Sourcing Manager

Division: Medical Services and PV

Department: Medical Affairs

Employment Type: Permanent

Job Purpose: Assisting the Drug Safety Manager in ensuring that the Company is at all times compliant with the relevant laws, regulations, and guidelines that govern drug safety and for establishing and maintaining the drug safety system so that information regarding all suspected adverse reactions reported to Company employees is collected and collated to be accessible for an overall view.

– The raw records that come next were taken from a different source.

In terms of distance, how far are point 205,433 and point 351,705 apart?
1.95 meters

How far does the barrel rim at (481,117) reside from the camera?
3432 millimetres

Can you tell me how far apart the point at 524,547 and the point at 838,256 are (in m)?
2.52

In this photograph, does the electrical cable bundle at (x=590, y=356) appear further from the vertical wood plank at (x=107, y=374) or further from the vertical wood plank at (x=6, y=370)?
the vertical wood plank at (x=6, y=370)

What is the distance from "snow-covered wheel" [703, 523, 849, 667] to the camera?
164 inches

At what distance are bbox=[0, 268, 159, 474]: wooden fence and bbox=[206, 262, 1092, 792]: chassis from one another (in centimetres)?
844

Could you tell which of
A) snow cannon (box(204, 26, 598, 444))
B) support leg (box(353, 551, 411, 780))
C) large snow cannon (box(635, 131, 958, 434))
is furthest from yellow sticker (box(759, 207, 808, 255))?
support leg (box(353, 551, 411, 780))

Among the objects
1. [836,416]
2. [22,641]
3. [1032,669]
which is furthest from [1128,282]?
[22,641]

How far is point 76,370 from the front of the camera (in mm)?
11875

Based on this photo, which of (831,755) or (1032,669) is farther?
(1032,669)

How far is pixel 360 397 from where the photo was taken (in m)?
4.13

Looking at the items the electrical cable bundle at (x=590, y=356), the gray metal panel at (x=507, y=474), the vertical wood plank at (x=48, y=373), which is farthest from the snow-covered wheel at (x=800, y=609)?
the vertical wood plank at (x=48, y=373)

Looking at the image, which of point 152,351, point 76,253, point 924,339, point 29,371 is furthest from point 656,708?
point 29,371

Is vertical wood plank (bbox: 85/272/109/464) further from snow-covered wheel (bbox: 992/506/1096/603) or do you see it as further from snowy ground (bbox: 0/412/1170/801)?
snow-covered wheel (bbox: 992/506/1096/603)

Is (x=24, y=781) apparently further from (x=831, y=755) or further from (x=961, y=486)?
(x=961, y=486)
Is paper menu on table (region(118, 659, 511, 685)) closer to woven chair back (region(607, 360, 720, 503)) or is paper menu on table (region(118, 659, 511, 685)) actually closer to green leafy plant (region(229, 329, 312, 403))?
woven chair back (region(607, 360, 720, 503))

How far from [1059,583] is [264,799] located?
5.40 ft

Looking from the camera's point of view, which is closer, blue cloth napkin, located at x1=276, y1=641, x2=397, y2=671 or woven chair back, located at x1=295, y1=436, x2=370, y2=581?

In the absence of the Drug Safety Manager, assume the responsibilities of the DSM as the Deputy.

Accountabilities

1. Pharmacovigilance (PV): Understand various functions of PV and operational aspects. Assist with day-to-day PV operational activities. Understand ICSRs (Individual Case Safety Reports) management and assessment as per internal procedures. Act as case owner for assigned ICSRs to ensure accurate completion of data entry (DE), data review (DR), and regulatory reporting (RR), in line with company SOPs. Ensure the maintenance of a high standard of care quality processing. Follow-Up on all AE / ADR related queries received from spontaneous / solicited reports within the timelines specified in company SOPs. Update RMP implementation tracking and compile safety sales data on request. Highlight any safety-related issues to the attention of the management team. Assist in conducting reconciliation of all adverse event reports received by PV from internal (QA / MI and ACC) and external stakeholders. Support with the preparation and implementation of PV SOPs. Assist in raising and closing out all CAPAs, Deviations, and Actions on time as per internal company SOPs.
2. Understand SDEA obligations: Ensure all aspects under agreements are duly executed.
3. Support the continuous development and improvement of the PV function while upholding Cipla core values.
4. Understand signal management processes and conduct signal detection activities.
5. Serve as Regulatory Intelligence specialist for the PV function.
6. Comply with the requirements set out in the PVA / SDEA's.
7. Identify and develop key relationships with Cipla global.
8. Leverage compliance expertise and alignment with Global Drug Safety.
9. Responding and assisting to ad hoc business requests.
10. Undertake research on a variety of tasks and projects and present findings in a confident and professional manner.
11. Complete Performance Reviews.
12. Raise and review Change Controls for safety variations, etc.
13. Assist in training all Cipla employees and distributors/service providers on Pharmacovigilance and act as the learning management system administrator for PV.
14. Assist with review and compilation of SDEAs.

Education Qualification

Passed and Completed Tertiary Degree: Degree or Diploma in Health Sciences.

Relevant Work Experience

1-3 years in Pharmacovigilance or Medical Affairs.

Competencies / Skills

Collaborate to Succeed, Strong Domain Knowledge, Innovate to Excel, Lead with Empathy, Perform with Accountability, People Management, Act with Agility.

Employment Equity: Cipla is an Employment Equity employer, and this position will be filled based on our Employment Equity Plan.